• Excerpt to read:
“Now, my dear Mr. Shelton,” the tourist would ask hopefully, “Doesn’t that sign indicate the rabbit-foot following the lightning?”

“Make up your own story,” he would gravely reply, “and then you won’t forget it.”

So with Hopi secrets. The little of their history that is known I have already related. The rest is speculation. The believed facts of their ethnology may be had in Smithsonian Reports, moisture proof, dessicated. The bones of their ceremonies have been diagrammed and painted, [[193]]their chants recorded in scaled notebooks, their odd ceremonial objects looted and catalogued. Sentimental word-pictures one can procure from those journalists who flitted rapidly in and out seeking impressions, and who never failed to get them.

But I am not one whit more ignorant than any other white man. Despite reams of theories, no one has learned anything of Hopi lore that the Hopi did not want him to know. “Make up your own story, and you won’t forget it.” When certain Christianized worthies of the tribe have pretended to expose their knowledge, I have paid little attention, since I knew the mental calibre of such fellows before conversion, and the depth of their gray matter was never impressive. The last who gave evidence proceeded well in his story until, with a foreign fervor, he began to lie about the Oraibi happenings within my own time, and as I had taken his testimony under oath in Hopi trials, I knew just how many Bibles to trust him on.

• Task goal:
Continue the passage about Hopi secrets from the point where it ends, writing in the same voice.

• Recorded data:

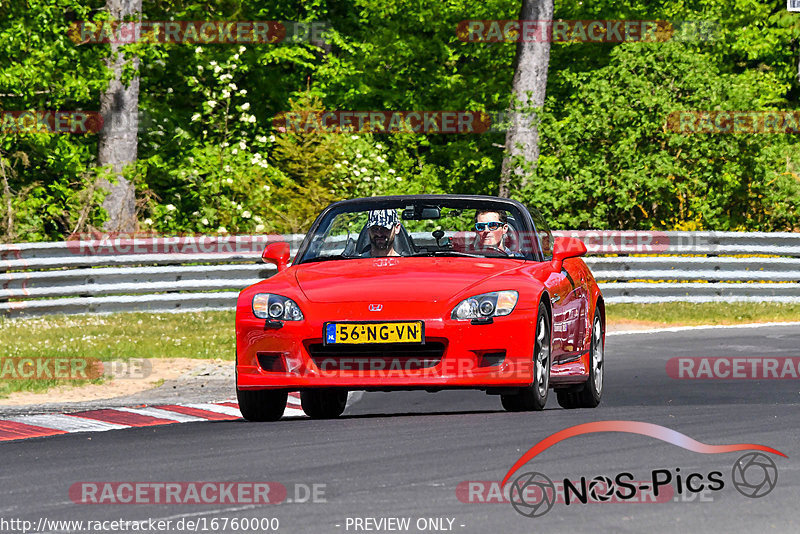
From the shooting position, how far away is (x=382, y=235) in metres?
11.5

• Reply to the task:
Moreover, being the recognized Moungwi or Chief of the Hopi, and having some instinctive conception of the manner in which an alien and suspicious people should be governed, I respected their privacy and reticence, to gain and hold their own respect. One cannot play with an Indian in the morning, and expect to summon him to judgment after noon. The poorest stick of an Indian Agent I have seen is he whom Indians address by his first name, or familiarly without a title. When one lowers himself to an alien’s social level, he seldom achieves more than the privilege of dipping his food out of the same dish. It was my job to manage all things for their best interests, against their strenuous efforts otherwise if that were necessary—as it often was; and I hoped to restore to them a confidence in white men, whereas they had come to believe that all [[194]]white men were a mixture of abnormal curiosity and treachery, coupled with an astounding rudeness.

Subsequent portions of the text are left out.